Shortly after his presidential inaugural, Donald Trump insisted that Russia’s Vladimir Putin “wants to have peace now.” In the days, weeks and months that followed, as Putin intensified his war in Ukraine, Trump refused to back off his increasingly ridiculous assertion, repeatedly telling the public and the world that the Russian leader was serious about ending the bloodshed, all evidence to the contrary notwithstanding.
In fact, the ugly pattern became so obvious — the American president would vouch for Putin’s interest in peace, which would be immediately followed by another deadly missile strike in Ukraine — that Trump started telling uncomfortable jokes about this over the summer.
Unfortunately, as 2025 comes to an end, very little has changed.
On Saturday, one day before Ukrainian President Volodymyr Zelenskyy’s meeting with Trump at Mar-a-Lago, Russia attacked Kyiv with ballistic missiles and drones, killing at least one person and wounding 27. The Associated Press reported, “Explosions boomed across Kyiv as the attack began in early morning and continued for hours.”
A day later, Trump, standing alongside Zelenskyy once again, said he believes Putin is serious about peace.

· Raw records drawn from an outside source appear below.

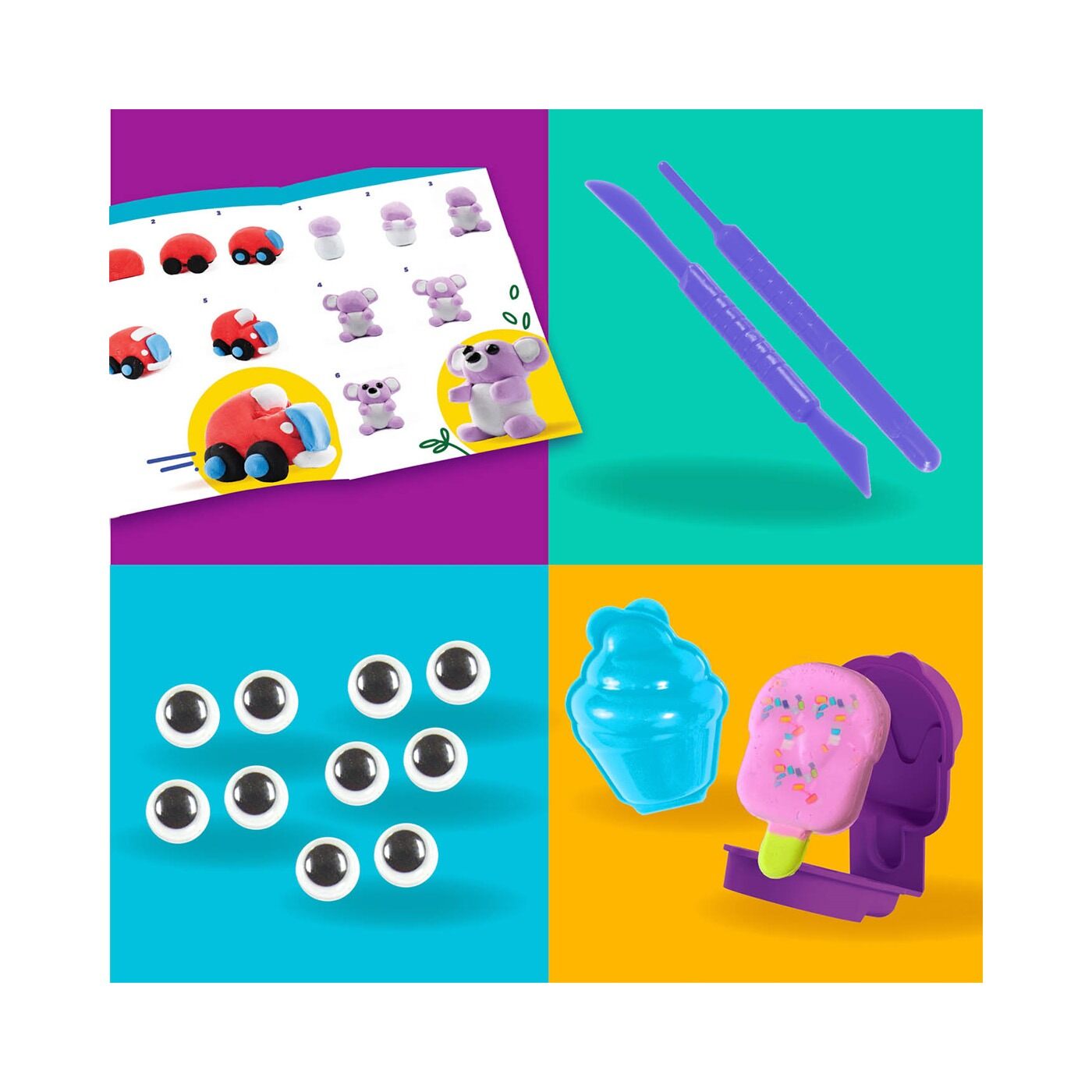 Arcilla Moldeable con Secado al Aire y Aroma Play-Doh img #4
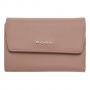 Дамско портмоне цвят пепел от рози - ROSSI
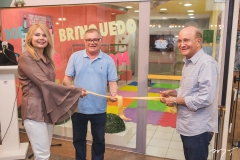 Inauguração da loja 100 Brinquedos no Shopping Benfica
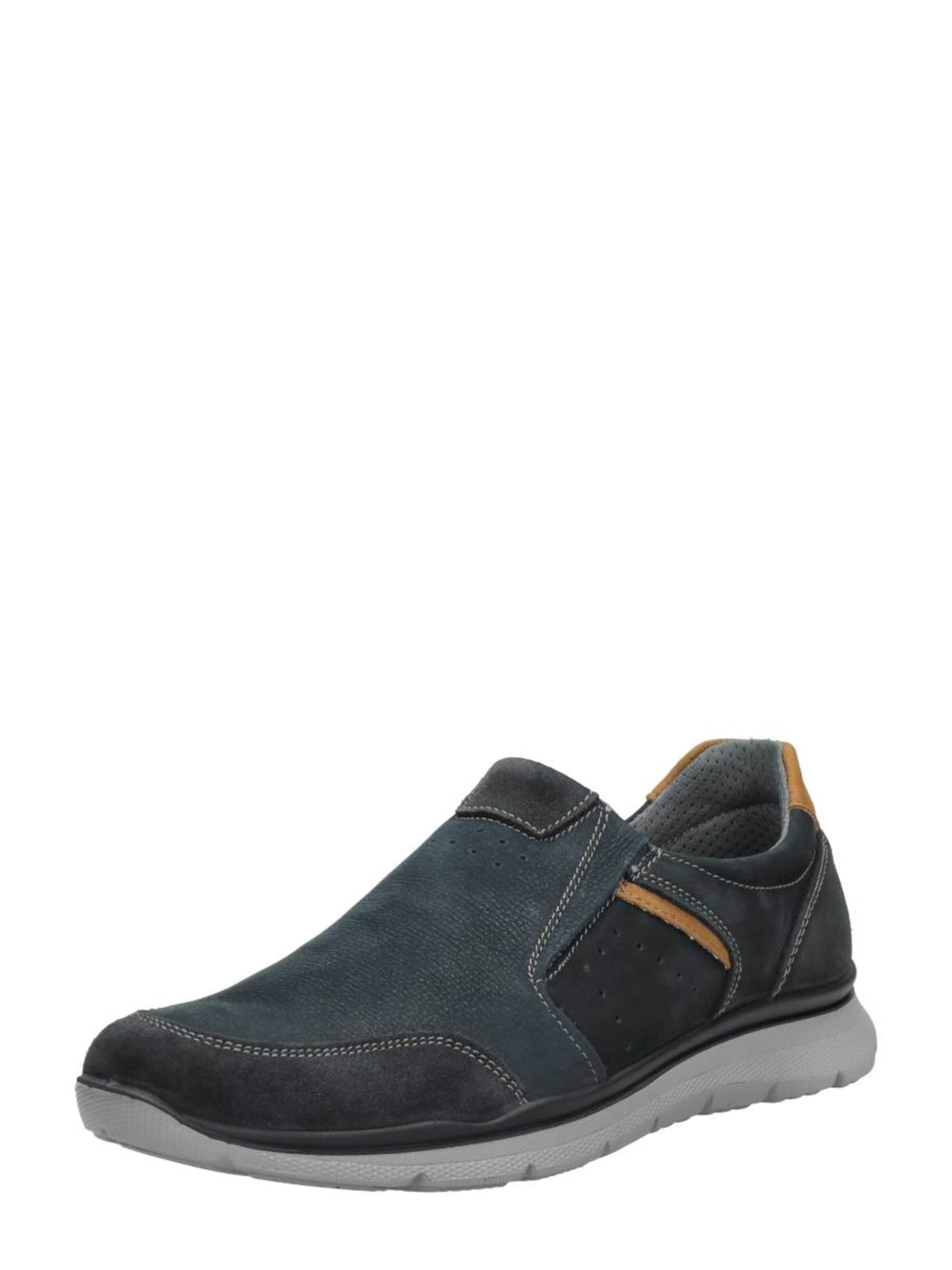 IMAC Slip On 'Sportief'‌‌‌‌‌‌‌ in Blau: Vorderseite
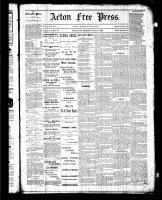 Acton Free Press (Acton, ON), May 21, 1885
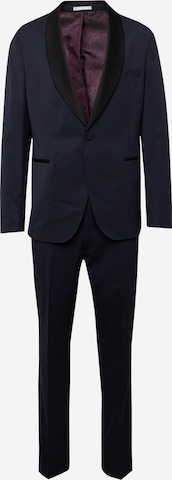 Michael Kors Regular Suit in Blue: front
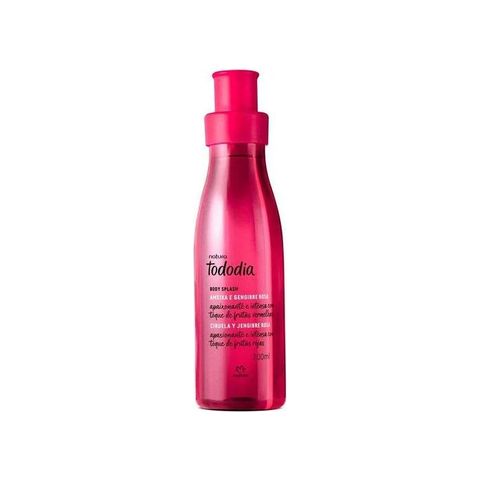 Ameixa e Gengibre Rosa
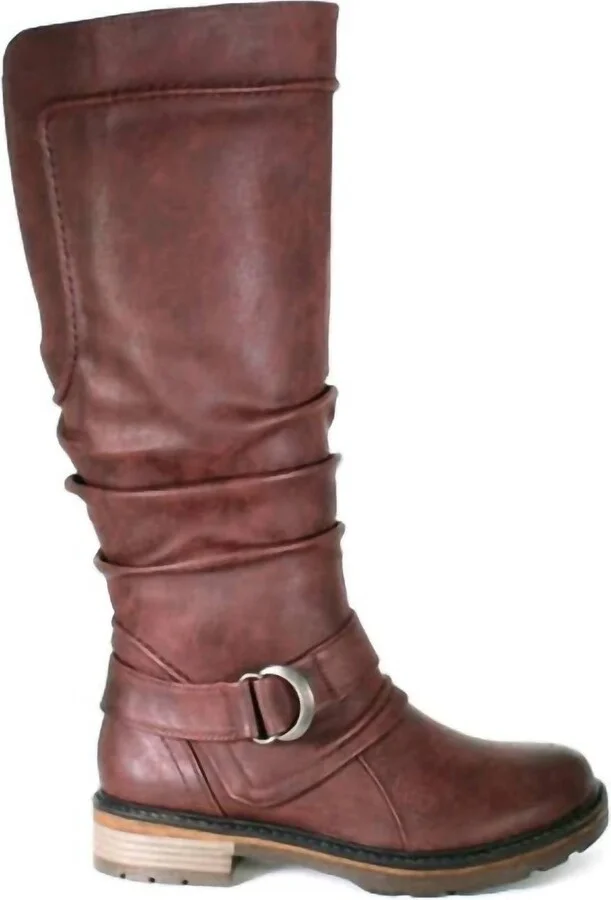 Women's Fiona 3 Tall Boots In Bordeaux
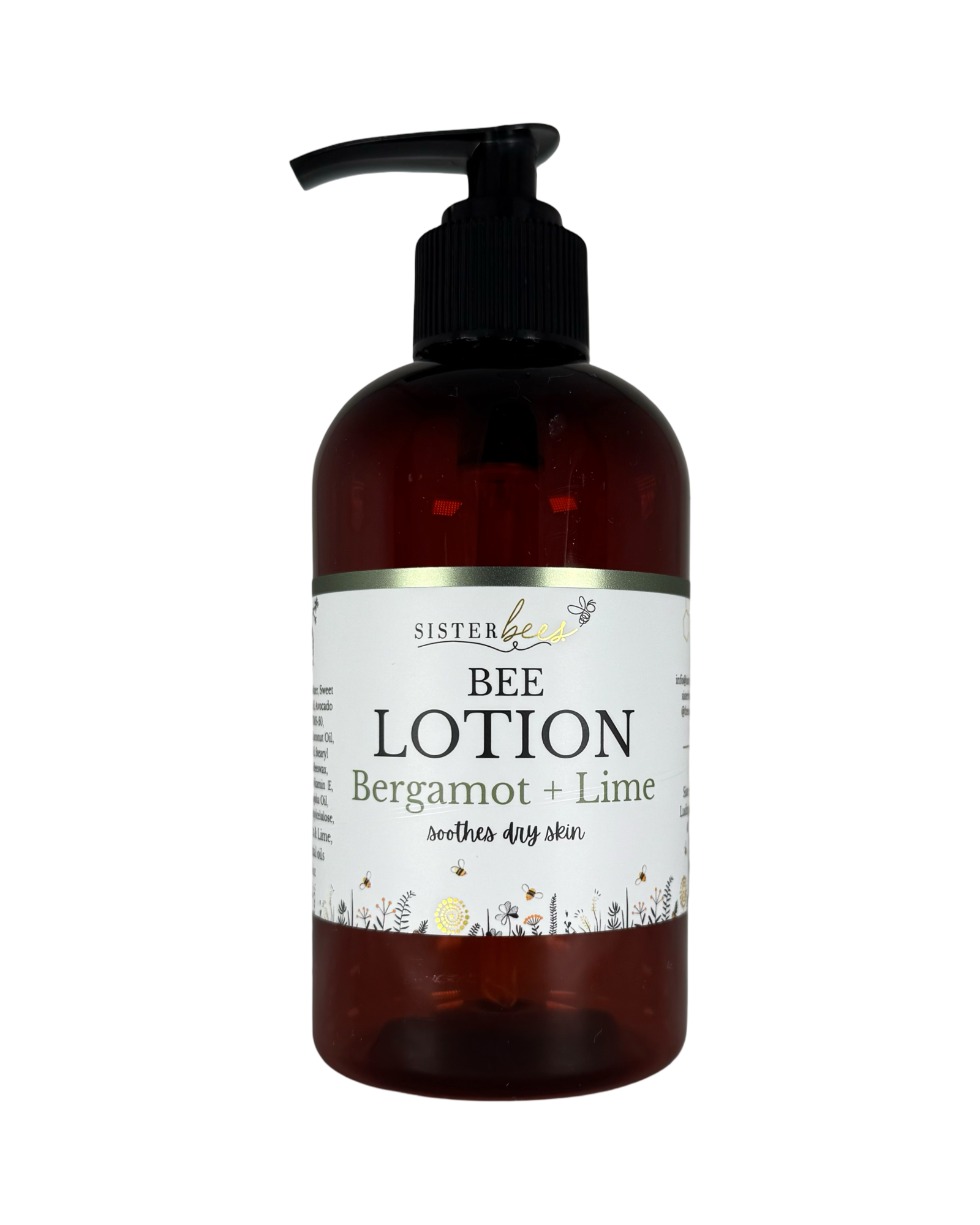 Bee Lotion- Bergamot & Lime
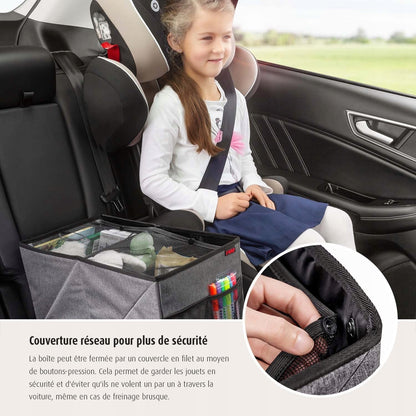 REER TravelKid skladací organizér do auta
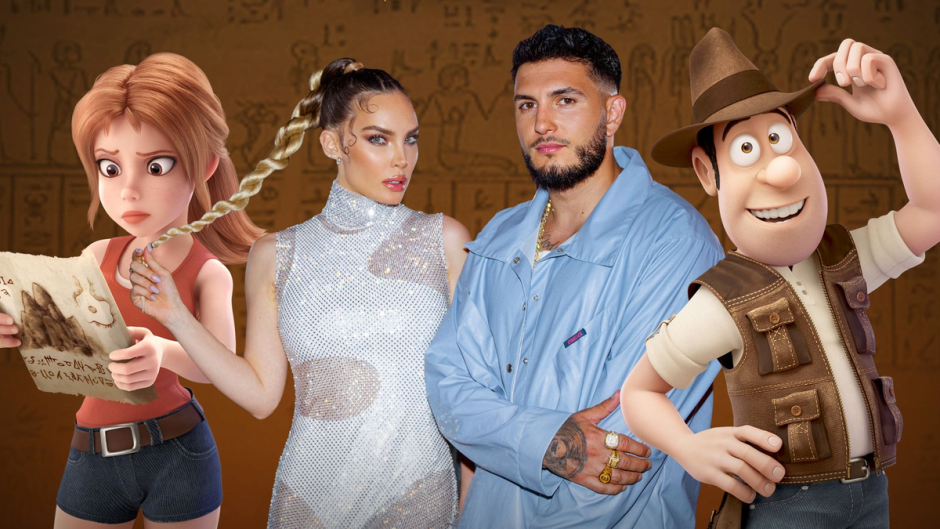 Omar Montes y Belinda estrenan 'Si tú me llamas'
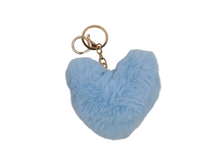Load image into Gallery viewer, Heart Fur Key Chain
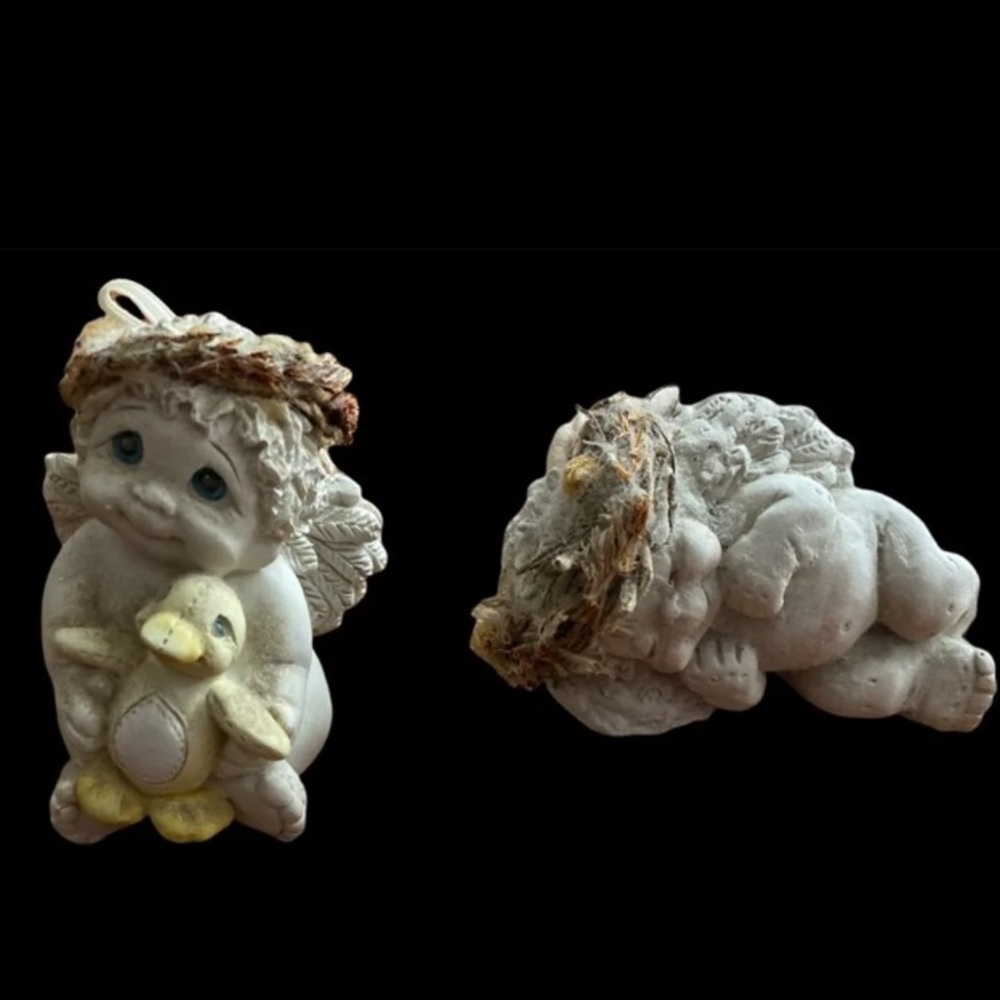 Dreamsicles set of two retired angels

When a reporter reminded the Republican president about Russia’s latest deadly attacks in Ukraine, suggesting that they’re evidence that Putin isn’t serious about peace, Trump replied: “Ukraine has made some very strong attacks also.”
That’s true, although there’s an obvious qualitative difference that the American president really ought to understand: Ukrainians have struck back against an invading force that’s trying to take their country, while Russia launches attacks as part of an effort to take a neighboring country by force. Trump sees an equivalence between the two. That’s absurd.
As Sunday’s gathering progressed, the Republican — who had a lengthy one-on-one phone meeting with Putin before the meeting with Zelenskyy, and who said he’d talk to Putin again after the Ukrainian president left — kept going down the same rhetorical path, telling reporters that Russia wants to end the war.
What Trump neglected to mention is that Russia started the war and could end it at any time.